━━ Text section

But there are two other Jonze short films more similar to Her. Mourir Aupres De Toi (To Die by Your Side) is a bookstore-at-night fantasy — and no ordinary bookstore, but Shakespeare and Co in Paris — with a theme of sweet but doomed romance close to Her. I’m Here is closer still. A sad robot made from pieces of old computers, riding the bus alone like the dog-faced kid in the clip Jonze (pictured below) did for Daft Punk’s “Da Funk” in the 1990s, falls in love with another model. Can androids love, dream and feel? That’s a stupid question. The lonesome robot, voiced by British actor Andrew Garfield, is all feeling. His day job is shelving library books. His apartment is as empty as Theodore Twombly’s in Her. Loneliness is the air these guys breathe, but there is always the urge to reach out. And in both cases, there is an absurdity that keeps the scenario from seeming too morose.
In Her, the key line is ‘‘Are these feelings real or just programmed?’’ We know from I’m Here that a robot can feel ; but can a phone, or more accurately, an operating system, feel? What is the difference between programming and real emotion? Will computers become more human than human? But Her isn’t a ponderous essay on big questions about artificial intelligence. Like I’m Here — and Mourir Aupres De Toi, really — it is a study of love’s delusions and eccentricities. He falls in love with his phone? Well, why shouldn’t he? Doesn’t love mean never having to say you’re Siri?

━━━━
━━ Records supplied

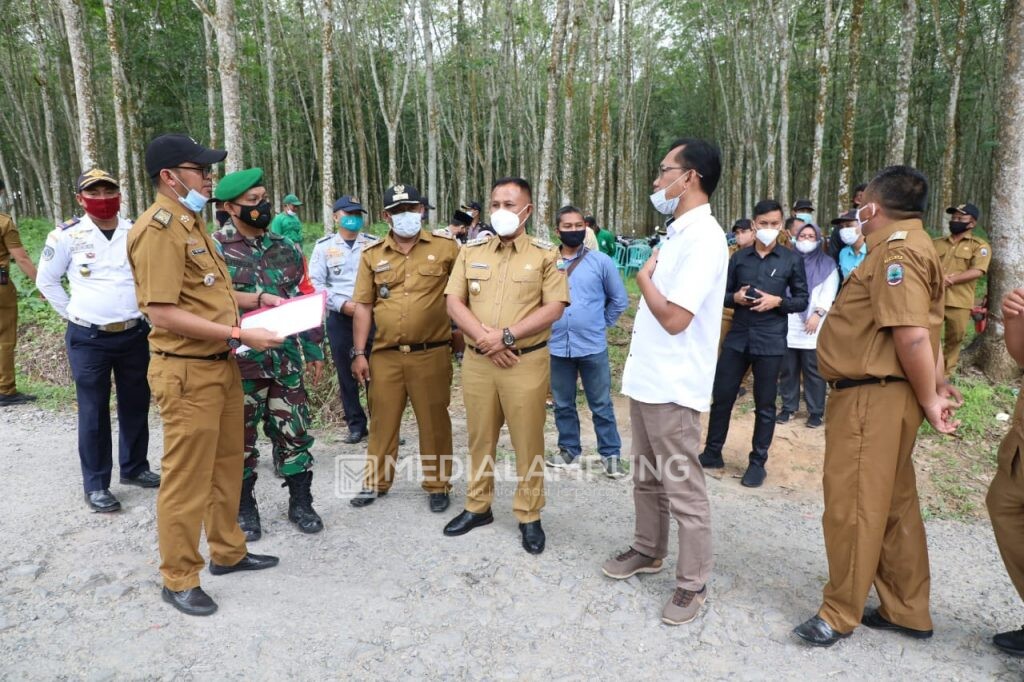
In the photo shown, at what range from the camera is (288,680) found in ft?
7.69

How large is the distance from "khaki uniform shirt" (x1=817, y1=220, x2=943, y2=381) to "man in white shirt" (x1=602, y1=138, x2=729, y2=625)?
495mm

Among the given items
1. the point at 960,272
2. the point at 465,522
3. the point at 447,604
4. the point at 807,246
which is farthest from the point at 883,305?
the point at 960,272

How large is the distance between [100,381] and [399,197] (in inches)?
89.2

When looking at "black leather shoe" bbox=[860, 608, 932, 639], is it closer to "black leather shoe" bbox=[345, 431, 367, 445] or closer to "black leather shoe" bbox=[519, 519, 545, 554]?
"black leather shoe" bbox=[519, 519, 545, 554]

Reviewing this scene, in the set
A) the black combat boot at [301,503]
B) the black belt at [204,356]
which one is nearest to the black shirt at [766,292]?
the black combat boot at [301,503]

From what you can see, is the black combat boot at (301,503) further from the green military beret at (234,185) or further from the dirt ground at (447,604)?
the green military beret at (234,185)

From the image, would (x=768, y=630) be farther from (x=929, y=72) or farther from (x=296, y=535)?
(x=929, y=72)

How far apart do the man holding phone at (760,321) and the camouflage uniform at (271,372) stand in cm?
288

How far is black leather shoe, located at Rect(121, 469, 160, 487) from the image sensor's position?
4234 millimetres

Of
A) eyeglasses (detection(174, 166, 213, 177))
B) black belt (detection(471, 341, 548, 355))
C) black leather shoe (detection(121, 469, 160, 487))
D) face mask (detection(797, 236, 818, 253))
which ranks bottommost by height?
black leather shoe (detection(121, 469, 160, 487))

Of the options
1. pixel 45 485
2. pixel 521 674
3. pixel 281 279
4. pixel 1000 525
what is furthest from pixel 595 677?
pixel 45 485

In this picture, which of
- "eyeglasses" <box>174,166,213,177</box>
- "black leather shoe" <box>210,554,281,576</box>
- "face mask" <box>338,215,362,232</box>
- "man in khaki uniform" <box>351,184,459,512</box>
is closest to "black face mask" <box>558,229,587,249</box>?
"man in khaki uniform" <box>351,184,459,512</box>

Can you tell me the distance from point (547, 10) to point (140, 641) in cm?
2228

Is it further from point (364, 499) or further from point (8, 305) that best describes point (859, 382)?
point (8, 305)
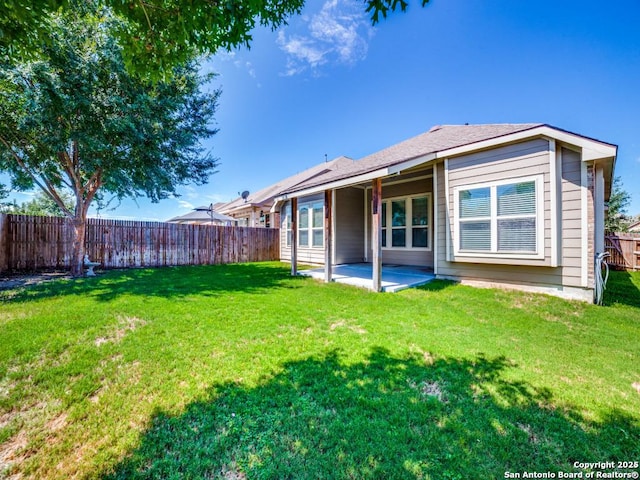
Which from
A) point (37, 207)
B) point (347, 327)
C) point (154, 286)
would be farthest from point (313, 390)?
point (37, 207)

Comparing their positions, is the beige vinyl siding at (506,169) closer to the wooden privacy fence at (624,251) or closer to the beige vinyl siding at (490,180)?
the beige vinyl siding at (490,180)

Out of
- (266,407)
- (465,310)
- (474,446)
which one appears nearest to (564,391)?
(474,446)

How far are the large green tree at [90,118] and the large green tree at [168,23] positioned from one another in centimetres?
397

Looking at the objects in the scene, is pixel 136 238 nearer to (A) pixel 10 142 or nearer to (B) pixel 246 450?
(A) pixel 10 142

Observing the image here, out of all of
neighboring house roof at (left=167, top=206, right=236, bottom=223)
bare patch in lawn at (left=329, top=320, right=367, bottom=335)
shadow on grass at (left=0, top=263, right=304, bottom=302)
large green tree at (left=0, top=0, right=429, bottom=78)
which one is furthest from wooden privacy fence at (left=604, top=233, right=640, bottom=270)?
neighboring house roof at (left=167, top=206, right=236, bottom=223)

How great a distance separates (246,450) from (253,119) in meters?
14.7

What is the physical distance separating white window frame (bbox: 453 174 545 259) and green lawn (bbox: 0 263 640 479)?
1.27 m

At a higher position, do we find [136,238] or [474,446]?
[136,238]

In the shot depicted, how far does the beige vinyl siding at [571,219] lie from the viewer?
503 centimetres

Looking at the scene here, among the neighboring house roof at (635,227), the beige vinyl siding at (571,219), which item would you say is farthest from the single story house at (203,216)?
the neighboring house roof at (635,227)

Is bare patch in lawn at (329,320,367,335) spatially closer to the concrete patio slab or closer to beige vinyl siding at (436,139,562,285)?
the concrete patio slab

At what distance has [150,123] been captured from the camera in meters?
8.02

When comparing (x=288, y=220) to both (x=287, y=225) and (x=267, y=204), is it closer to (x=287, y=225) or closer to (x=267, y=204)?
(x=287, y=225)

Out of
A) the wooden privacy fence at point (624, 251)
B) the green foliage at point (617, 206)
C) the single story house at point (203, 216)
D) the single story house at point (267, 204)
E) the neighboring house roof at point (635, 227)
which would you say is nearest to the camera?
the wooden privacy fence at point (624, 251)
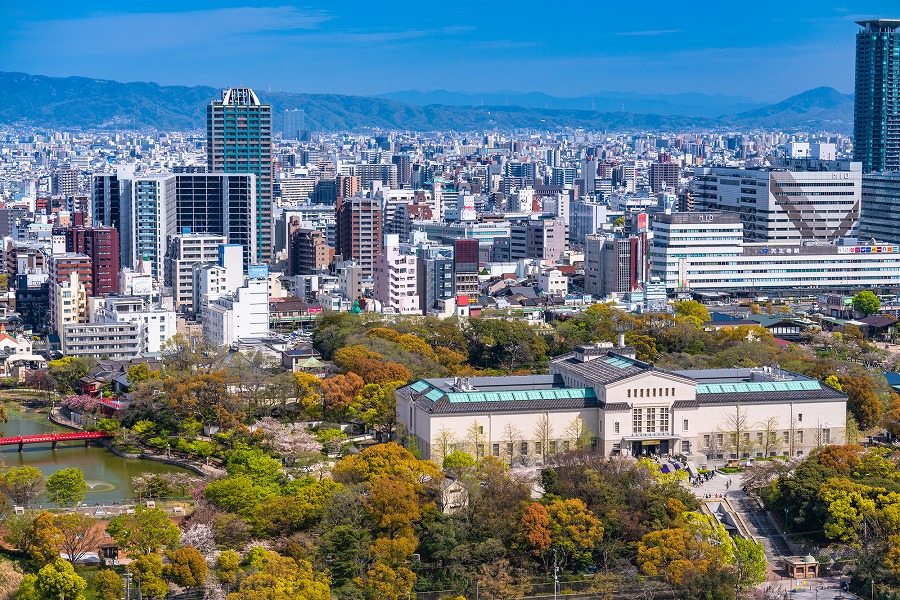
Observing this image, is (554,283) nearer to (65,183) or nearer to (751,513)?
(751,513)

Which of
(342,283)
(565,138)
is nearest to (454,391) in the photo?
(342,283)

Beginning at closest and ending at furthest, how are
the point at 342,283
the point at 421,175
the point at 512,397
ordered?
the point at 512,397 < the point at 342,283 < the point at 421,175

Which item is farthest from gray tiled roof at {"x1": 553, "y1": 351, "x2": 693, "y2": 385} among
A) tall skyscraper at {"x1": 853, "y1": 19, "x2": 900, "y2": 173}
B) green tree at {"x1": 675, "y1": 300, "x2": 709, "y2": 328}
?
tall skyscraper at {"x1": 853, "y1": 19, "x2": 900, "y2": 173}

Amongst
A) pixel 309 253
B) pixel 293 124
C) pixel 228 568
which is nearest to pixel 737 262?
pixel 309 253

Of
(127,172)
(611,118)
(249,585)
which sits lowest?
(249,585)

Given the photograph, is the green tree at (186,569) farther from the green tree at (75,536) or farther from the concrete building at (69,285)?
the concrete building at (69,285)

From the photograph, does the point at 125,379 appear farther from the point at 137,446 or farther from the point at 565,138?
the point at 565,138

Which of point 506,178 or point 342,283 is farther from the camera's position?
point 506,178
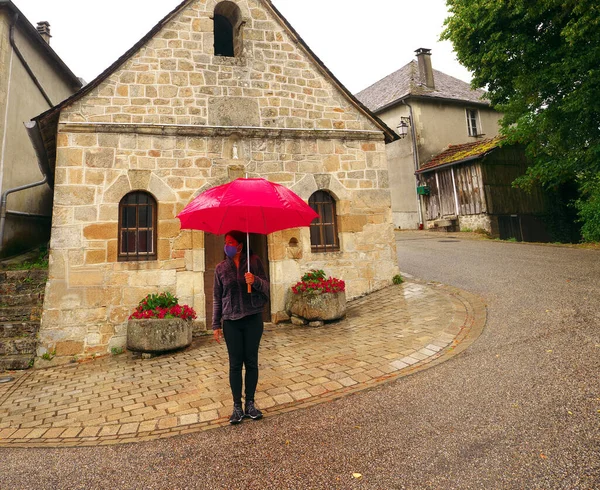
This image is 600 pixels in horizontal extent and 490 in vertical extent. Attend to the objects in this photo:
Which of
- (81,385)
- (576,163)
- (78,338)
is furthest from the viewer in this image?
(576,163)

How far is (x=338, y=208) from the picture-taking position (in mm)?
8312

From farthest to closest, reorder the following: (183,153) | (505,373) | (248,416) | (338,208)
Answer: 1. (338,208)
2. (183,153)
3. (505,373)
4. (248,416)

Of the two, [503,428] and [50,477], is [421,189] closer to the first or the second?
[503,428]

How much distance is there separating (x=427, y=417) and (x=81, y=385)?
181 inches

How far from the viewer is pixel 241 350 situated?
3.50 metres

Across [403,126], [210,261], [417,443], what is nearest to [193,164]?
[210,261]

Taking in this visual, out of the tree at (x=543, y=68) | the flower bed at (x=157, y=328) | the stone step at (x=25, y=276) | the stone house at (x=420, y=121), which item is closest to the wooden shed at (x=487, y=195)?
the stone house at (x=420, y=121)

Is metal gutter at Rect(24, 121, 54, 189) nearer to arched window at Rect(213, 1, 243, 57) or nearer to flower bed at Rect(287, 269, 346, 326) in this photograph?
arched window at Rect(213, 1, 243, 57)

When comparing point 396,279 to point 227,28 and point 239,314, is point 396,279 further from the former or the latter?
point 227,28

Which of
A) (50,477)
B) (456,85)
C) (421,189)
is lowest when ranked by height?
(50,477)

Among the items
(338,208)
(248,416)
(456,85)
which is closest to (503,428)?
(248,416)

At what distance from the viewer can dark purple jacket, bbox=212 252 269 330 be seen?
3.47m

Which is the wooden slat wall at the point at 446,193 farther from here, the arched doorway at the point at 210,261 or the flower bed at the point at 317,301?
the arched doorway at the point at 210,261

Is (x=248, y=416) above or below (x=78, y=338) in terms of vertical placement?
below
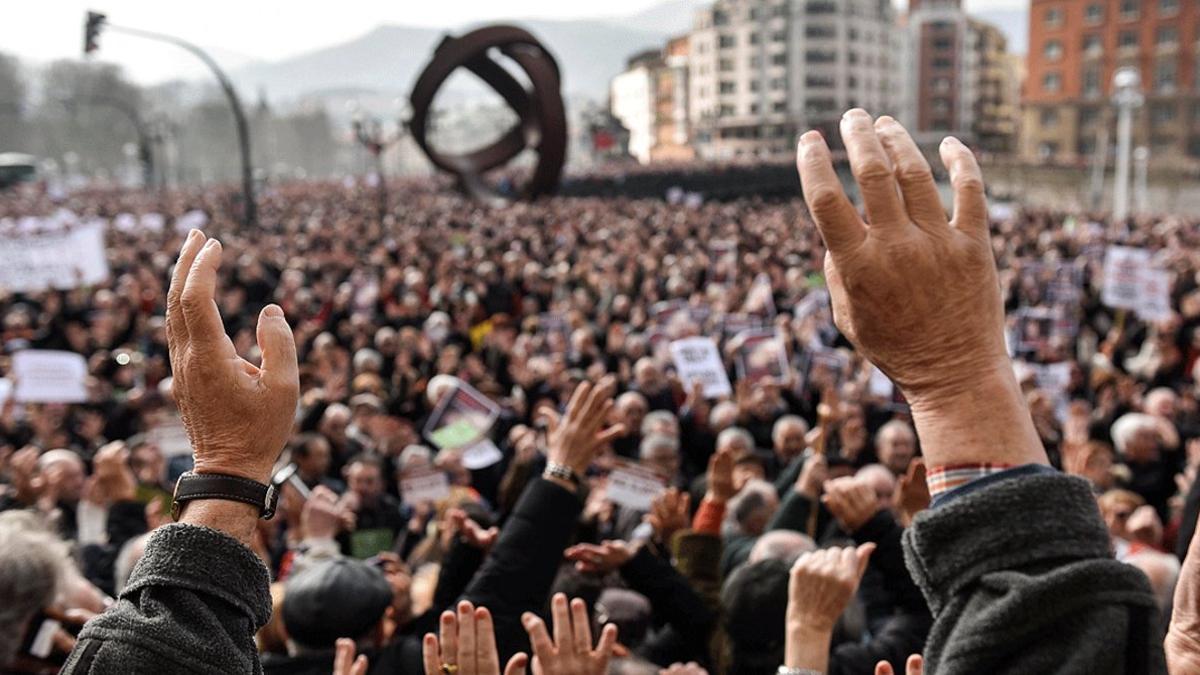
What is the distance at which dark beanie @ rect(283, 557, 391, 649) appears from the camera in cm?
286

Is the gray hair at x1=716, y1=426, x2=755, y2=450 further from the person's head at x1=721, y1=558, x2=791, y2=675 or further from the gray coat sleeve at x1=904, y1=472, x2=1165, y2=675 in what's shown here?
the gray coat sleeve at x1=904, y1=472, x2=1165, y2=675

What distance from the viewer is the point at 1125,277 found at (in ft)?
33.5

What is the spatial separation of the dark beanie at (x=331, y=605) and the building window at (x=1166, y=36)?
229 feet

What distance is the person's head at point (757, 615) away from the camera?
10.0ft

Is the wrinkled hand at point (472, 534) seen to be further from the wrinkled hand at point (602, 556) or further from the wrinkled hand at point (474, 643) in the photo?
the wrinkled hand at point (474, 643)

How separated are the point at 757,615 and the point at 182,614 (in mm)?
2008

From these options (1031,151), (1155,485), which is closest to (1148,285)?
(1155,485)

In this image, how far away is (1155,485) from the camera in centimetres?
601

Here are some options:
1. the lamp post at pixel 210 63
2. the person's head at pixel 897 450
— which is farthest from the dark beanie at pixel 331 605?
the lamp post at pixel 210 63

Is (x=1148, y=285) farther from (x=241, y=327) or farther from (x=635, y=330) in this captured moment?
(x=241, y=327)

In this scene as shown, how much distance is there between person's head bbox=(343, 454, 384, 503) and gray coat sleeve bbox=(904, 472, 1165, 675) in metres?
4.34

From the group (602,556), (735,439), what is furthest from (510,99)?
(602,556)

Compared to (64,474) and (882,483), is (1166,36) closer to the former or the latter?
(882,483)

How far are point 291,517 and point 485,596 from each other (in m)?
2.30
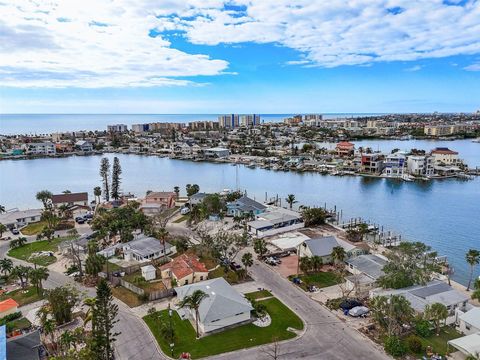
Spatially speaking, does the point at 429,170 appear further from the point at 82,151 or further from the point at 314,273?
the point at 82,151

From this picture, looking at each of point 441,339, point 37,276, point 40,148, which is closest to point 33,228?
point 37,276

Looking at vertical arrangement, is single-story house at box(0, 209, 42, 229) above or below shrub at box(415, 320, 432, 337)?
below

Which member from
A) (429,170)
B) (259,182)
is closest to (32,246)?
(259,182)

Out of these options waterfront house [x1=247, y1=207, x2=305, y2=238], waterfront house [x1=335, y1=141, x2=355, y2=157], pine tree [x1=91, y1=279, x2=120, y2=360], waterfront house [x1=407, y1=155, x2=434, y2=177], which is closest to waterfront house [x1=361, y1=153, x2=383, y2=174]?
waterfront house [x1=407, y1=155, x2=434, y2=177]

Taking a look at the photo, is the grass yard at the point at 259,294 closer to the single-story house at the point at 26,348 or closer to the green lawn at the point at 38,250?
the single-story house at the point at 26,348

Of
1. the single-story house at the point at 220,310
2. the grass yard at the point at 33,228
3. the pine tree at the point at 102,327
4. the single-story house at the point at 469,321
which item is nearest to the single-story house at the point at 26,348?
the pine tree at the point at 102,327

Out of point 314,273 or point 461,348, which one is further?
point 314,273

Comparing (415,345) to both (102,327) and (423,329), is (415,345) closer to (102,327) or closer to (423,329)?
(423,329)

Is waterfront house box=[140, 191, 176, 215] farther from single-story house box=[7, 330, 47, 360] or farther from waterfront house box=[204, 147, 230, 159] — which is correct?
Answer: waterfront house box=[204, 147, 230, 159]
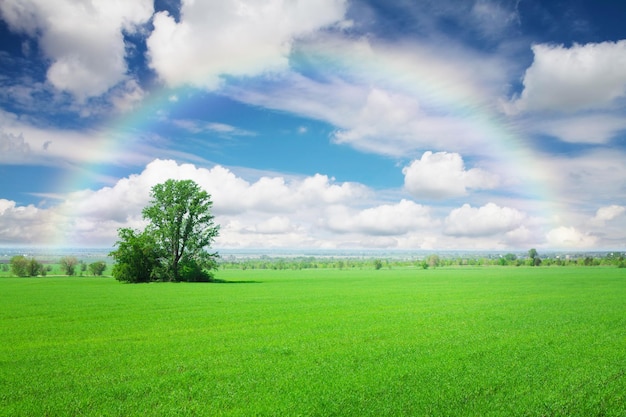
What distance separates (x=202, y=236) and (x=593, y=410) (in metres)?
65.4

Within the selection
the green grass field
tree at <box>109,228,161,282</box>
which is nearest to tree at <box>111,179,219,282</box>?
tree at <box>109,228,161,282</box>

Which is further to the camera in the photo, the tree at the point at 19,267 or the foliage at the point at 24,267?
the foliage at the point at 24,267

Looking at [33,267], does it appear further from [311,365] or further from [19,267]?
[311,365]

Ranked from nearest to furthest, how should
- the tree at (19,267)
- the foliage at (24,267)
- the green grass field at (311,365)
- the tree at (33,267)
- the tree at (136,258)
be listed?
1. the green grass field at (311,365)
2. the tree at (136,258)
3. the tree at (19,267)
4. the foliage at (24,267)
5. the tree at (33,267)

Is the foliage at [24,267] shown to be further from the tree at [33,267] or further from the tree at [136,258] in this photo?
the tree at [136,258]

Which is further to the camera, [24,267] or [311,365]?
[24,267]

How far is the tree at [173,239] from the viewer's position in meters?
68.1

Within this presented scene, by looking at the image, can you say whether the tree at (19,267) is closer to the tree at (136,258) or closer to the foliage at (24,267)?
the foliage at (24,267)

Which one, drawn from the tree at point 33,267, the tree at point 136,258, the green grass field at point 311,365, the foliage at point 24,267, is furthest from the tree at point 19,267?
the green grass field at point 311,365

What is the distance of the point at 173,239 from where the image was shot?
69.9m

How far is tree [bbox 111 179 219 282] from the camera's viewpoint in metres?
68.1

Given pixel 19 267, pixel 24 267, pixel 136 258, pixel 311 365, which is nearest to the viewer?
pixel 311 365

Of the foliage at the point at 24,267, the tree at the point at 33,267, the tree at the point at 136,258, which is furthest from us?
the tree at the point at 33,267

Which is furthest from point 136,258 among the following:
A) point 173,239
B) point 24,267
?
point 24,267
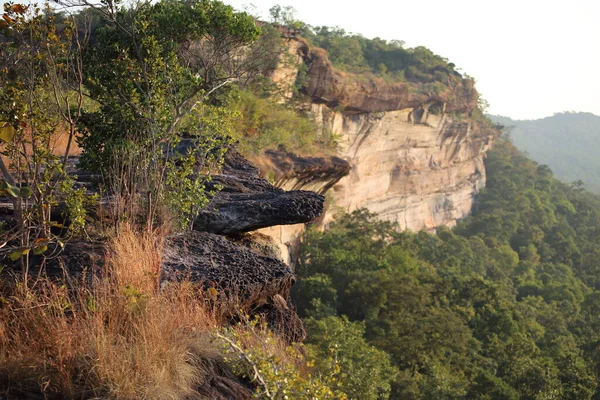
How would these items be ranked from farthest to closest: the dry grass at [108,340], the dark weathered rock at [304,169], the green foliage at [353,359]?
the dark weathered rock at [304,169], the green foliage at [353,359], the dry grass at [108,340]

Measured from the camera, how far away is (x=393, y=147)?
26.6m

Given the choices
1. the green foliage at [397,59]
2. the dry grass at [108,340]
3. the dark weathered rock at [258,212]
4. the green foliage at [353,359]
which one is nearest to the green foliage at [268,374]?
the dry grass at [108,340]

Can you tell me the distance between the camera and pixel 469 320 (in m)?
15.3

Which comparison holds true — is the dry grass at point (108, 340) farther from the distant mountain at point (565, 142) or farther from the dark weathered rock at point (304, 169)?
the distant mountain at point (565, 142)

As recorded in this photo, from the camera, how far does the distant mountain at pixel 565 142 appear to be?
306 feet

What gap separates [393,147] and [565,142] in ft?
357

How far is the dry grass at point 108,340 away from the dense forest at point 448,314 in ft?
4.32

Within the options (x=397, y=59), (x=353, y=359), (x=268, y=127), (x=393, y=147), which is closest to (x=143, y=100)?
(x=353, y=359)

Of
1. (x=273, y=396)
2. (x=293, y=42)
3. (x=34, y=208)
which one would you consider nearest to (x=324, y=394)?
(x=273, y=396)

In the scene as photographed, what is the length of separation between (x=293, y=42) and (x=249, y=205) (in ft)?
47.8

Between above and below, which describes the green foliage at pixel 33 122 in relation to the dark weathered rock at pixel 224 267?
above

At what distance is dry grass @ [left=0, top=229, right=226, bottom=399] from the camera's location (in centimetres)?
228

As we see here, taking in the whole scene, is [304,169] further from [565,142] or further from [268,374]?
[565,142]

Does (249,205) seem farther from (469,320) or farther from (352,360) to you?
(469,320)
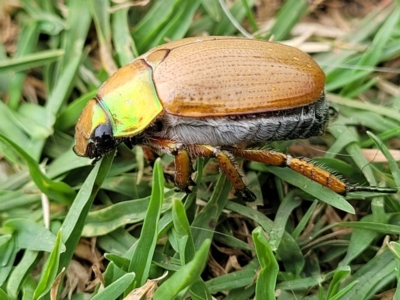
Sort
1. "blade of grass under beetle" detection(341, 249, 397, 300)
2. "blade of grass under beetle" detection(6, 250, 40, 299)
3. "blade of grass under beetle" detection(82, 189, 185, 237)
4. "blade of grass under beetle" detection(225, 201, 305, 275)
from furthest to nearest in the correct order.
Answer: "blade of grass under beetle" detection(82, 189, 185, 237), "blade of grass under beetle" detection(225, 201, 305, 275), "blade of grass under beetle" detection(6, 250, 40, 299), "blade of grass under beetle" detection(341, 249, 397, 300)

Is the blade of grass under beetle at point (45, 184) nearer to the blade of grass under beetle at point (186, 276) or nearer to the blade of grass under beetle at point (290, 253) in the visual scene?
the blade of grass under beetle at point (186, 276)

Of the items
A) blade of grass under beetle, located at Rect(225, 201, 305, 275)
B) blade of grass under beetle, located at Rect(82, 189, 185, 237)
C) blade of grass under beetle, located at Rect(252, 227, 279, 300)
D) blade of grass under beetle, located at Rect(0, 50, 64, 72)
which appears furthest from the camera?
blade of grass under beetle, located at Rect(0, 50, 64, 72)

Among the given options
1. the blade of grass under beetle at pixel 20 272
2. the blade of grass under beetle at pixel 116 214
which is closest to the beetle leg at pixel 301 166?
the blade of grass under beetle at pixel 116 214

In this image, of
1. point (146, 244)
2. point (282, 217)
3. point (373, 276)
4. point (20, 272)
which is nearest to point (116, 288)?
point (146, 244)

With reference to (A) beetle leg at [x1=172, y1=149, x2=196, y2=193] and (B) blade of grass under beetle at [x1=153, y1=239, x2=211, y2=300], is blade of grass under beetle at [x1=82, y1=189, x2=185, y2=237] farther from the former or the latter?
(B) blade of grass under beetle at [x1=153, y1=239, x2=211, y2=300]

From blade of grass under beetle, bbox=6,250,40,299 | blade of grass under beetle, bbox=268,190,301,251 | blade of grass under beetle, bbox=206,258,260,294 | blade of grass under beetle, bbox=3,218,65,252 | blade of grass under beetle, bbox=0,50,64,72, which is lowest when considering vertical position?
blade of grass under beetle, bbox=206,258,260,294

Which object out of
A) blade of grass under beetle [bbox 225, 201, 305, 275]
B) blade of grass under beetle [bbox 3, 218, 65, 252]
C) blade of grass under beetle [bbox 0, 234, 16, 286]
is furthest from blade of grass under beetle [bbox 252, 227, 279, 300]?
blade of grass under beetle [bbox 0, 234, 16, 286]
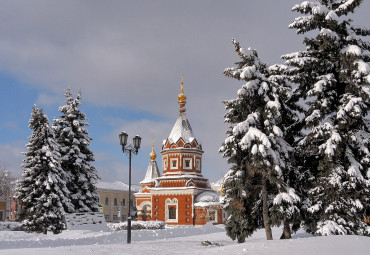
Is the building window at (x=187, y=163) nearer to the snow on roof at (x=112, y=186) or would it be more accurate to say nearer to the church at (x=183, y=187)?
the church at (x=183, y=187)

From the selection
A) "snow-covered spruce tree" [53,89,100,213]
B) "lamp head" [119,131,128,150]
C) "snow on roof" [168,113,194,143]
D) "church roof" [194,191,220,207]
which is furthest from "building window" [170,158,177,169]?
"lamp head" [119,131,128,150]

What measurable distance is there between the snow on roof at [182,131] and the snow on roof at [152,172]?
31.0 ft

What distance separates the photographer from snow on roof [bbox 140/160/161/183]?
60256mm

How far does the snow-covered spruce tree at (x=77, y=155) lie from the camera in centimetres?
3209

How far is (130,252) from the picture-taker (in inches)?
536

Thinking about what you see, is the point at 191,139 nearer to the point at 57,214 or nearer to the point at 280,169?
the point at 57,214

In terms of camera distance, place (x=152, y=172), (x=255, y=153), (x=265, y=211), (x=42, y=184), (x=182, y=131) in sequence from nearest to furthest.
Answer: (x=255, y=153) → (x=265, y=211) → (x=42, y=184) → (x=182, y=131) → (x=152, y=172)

━━━━

• **Prompt**:
Pick up the passage about Jonze's films and Her after its last sentence and keep writing it. The material has no connection to the passage about Jonze's films and Her.

• **Answer to this task**:
A melancholy sci-fi love story about the relationship between a man and his phone is the most romantic film of the year. The near future that Jonze presents in Her is a plausible extension of right now — slightly more sad, slightly more lonely, slightly more technologically-enhanced — filmed with the sunlit, hazy, late-afternoon feeling of a commercial. But a commercial for what? The future will be just like now, only more so. It will be hard to distinguish between places you live in, places you work in and places you shop in (the urban settings were in Los Angeles and Shanghai). Apart from anything else, it makes a refreshing change from the apocalyptic wreckage and art-directed dystopias that are now the default future – in Elysium, Oblivion, I Am Legend and others, as though ordinary survival is no longer imaginable .(Neill Blomkamp’s Elysium at least had a political dimension in which planet Earth was a crowded slum and an orbiting satellite was a gated community, with traffic going between them like traffic goes between North Africa and Italy).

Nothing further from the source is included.